◆ Exercise description:
Your output should be exactly the lines from the one containing "the health screenings" through the final line of the records, both included, with every picture left out.

[Dataset excerpts]
BEGIN

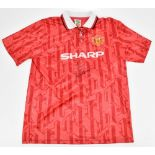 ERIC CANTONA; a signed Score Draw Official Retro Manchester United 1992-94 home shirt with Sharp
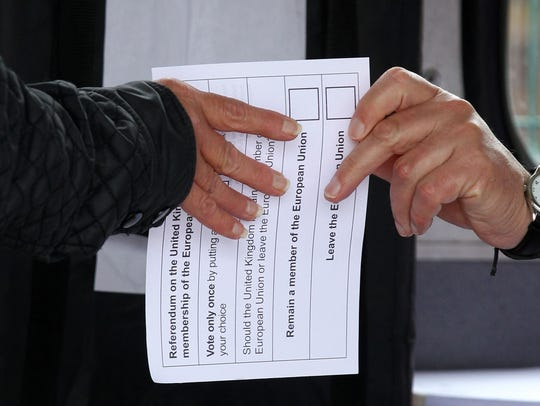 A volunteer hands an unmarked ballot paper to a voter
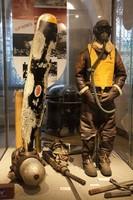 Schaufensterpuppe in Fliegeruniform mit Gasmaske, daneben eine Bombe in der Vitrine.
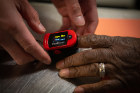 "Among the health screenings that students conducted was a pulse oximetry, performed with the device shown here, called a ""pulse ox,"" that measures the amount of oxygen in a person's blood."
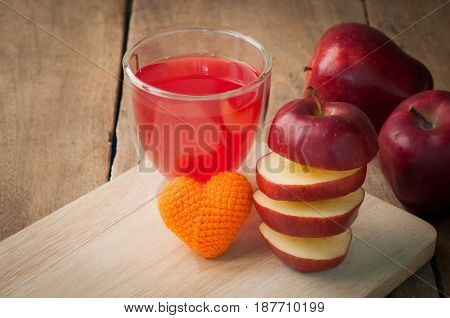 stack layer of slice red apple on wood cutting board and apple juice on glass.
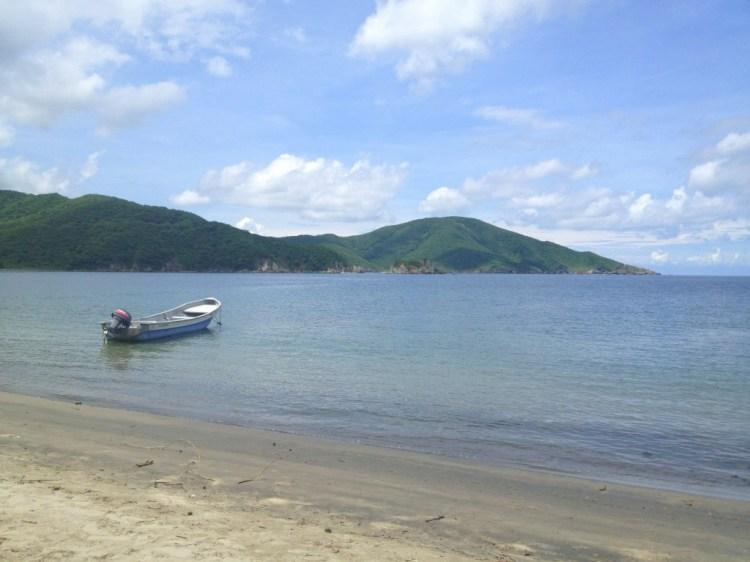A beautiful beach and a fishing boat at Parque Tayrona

END

◆ Answer to this exercise:
 "Among the health screenings that students conducted was a pulse oximetry, performed with the device shown here, called a ""pulse ox,"" that measures the amount of oxygen in a person's blood."
 stack layer of slice red apple on wood cutting board and apple juice on glass.
A beautiful beach and a fishing boat at Parque Tayrona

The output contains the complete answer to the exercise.